Starburst platform helps organizations manage ‘tokenmaxxing’


Enterprise AI is defined by a new, expensive reality: the token economy. Tokens are an economic unit used to measure the inputs and outputs of large-scale linguistic models (LLMs). Since input data is tokenized and LLM responds with output tokens, companies monetize and price their applications based on this usage.
The plan has led to massive spending, with the Magnificent Seven companies alone spending three billion dollars to build infrastructure capable of supporting the massive gigawatt capacity required for multiple tokens.
The costs are compounded by the new LLMs, which are starting to cost more—some five to six times more expensive than their predecessors—because they are designed to spend more time thinking and consulting. This has become known as tokenmaxxing – akin to a sale you can get from a car dealer, which – after agreeing on a price, you are put in front of a dealer who wants you to add undercoating or rim protection to the final cost. More profit for them.
Jitender Aswani, senior VP of product at data platform provider Starburst, told SD Times that he calls LLMs doing this “overzealous.”
“They’ll answer your question, but they might give you a very verbose answer, which basically means they’re tokenmaxxing. Another way they increase their token output is they ask you, ‘I’ve answered your question, but are you interested in A, B and C?’
An outcome-based strategy
To deal with this problem of spending and diminishing returns, Starburst, an intelligence platform, offers a different approach. Internally, the company fights wasteful token usage by rejecting the idea of unlimited and unaccountable AI usage. Instead of setting quotas or competitive leaderboards based on token volume, Starburst’s strategy is based solely on results. They monitor the impact of AI discovery, not the number of notifications.

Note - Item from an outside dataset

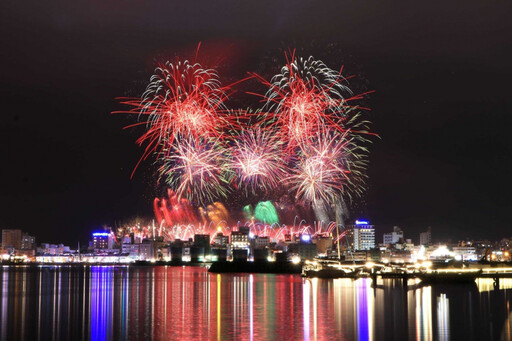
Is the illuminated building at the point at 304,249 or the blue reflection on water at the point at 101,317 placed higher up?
the illuminated building at the point at 304,249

For example, a developer who spends a billion tokens to achieve “an amazing result,” Aswani said, “is more valuable than someone who spends a billion tokens with little influence.” The developer metrics that matter are developer speed and cycle time – how quickly an idea can move to stable, reliable production – not immediate volume or token usage. This ensures that major investments in AI tools are focused on moving the business needle, not just on increasing usage.
Access to different data without moving it
The core strength of the platform is its ability to access and integrate all of what Aswani calls the “ground truth” of a structured customer, which is often fragmented among 200 or more systems, without requiring data to be transferred.
“AI is only as good as the knowledge it can access,” explained Aswani. It will bring answers, which if it happens in business, you can end up making wrong business decisions or unsuccessful business decisions.”
As data has exploded and different types of data have emerged, this has led to fragmentation, with different types of data stored in different silos. Some large enterprises may have data spread across hundreds of systems, providing enormous potential for applications. “They have call center data, they have customer support data, they have customer experience data, they have product analytics data. A company like Bank of America or Citibank, you can imagine how many applications they have. Each program has data, and then ultimately that data needs to be analyzed to understand, what our customers are doing, what kind of questions they’re asking, what kind of conflict our customers are facing, the biggest business challenge they’re facing, the biggest challenge our customers are facing. they are different, but they need a program, an app or a platform like Starburst that can aggregate all that data without moving the data
Meanwhile, recognizing that a single model does not provide all business needs, Starburst offers solutions that help contain the use of tokens by expanding the use of the LLM ecosystem.
Starburst’s orchestration layer allows customers to “deliver your own LLM”. This gives businesses a choice, allowing the system to decide which model is best suited for the job. In simple conversations, the orchestration layer may choose the least expensive model, while a different model may be chosen for summarization or multimodal input. By matching the right tool – and its associated costs – with the job, Starburst helps companies control the use of tokens.